Task brief => The listing below should be printed exactly, every line of it. Skip the pictures.

[[ Raw data open ]]

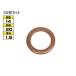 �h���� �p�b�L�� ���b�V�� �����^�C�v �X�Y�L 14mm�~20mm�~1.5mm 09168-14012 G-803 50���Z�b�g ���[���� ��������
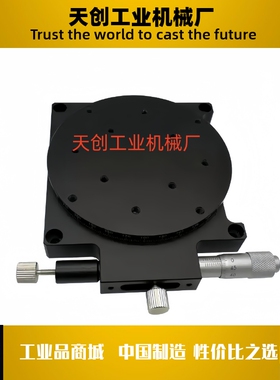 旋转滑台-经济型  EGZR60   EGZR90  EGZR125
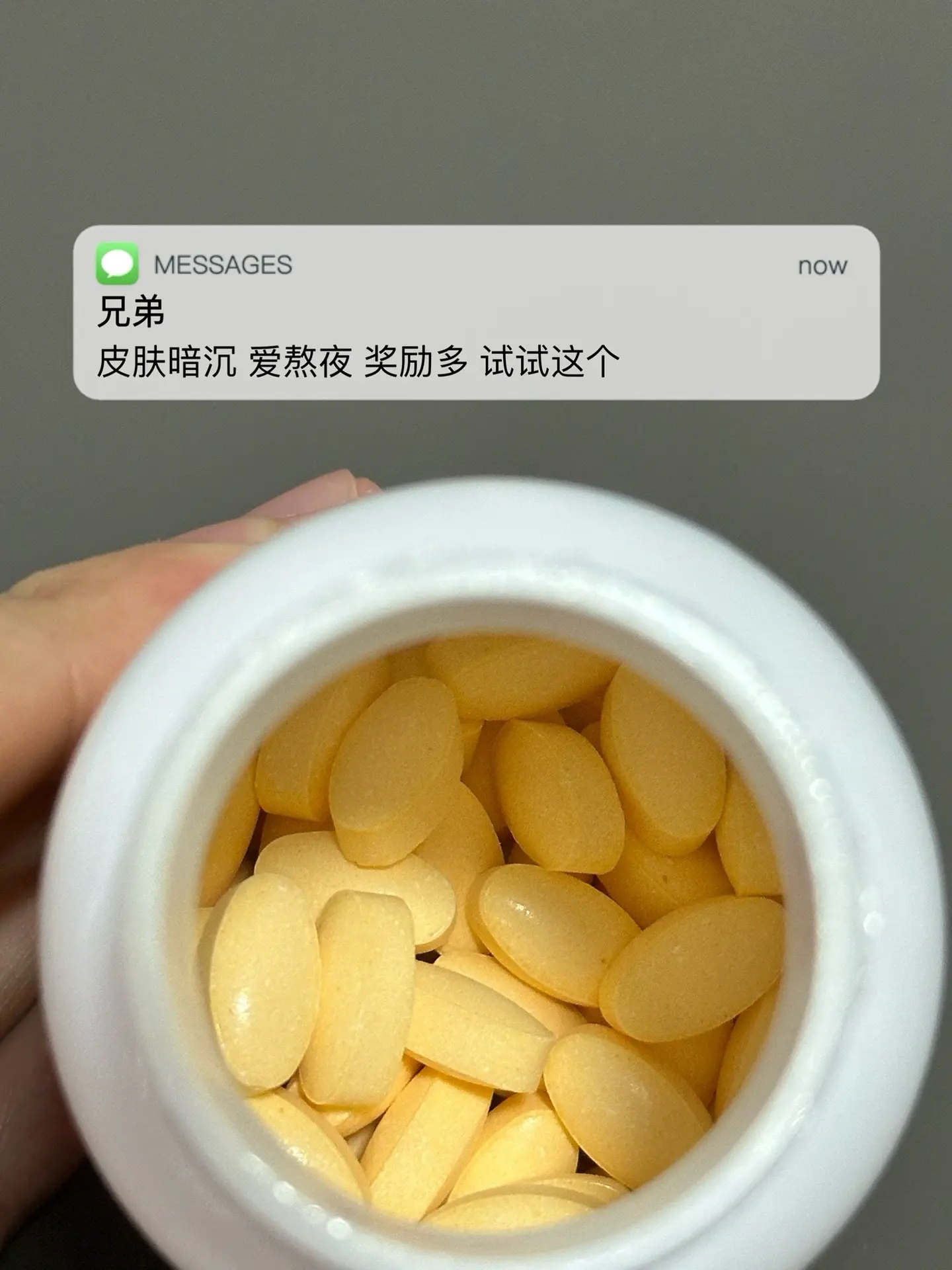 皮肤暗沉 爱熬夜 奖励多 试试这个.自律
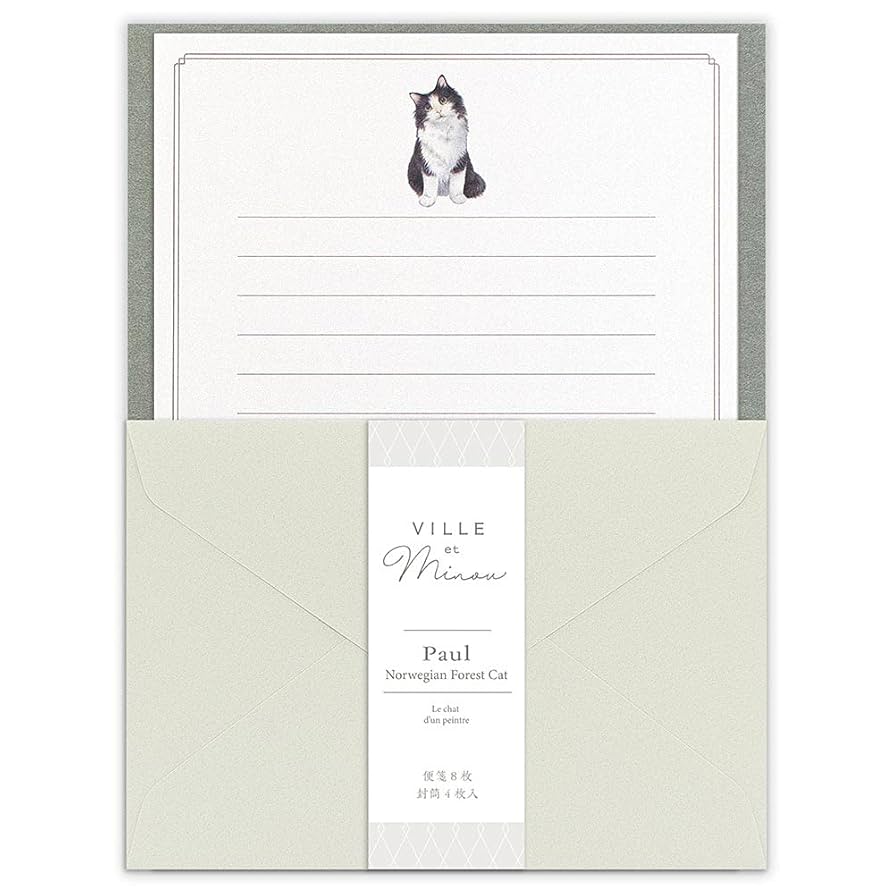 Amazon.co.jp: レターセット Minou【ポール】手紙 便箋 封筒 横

[[ Raw data closed ]]

The completed task =>
 �h���� �p�b�L�� ���b�V�� �����^�C�v �X�Y�L 14mm�~20mm�~1.5mm 09168-14012 G-803 50���Z�b�g ���[���� ��������
 旋转滑台-经济型  EGZR60   EGZR90  EGZR125
 皮肤暗沉 爱熬夜 奖励多 试试这个.自律
 Amazon.co.jp: レターセット Minou【ポール】手紙 便箋 封筒 横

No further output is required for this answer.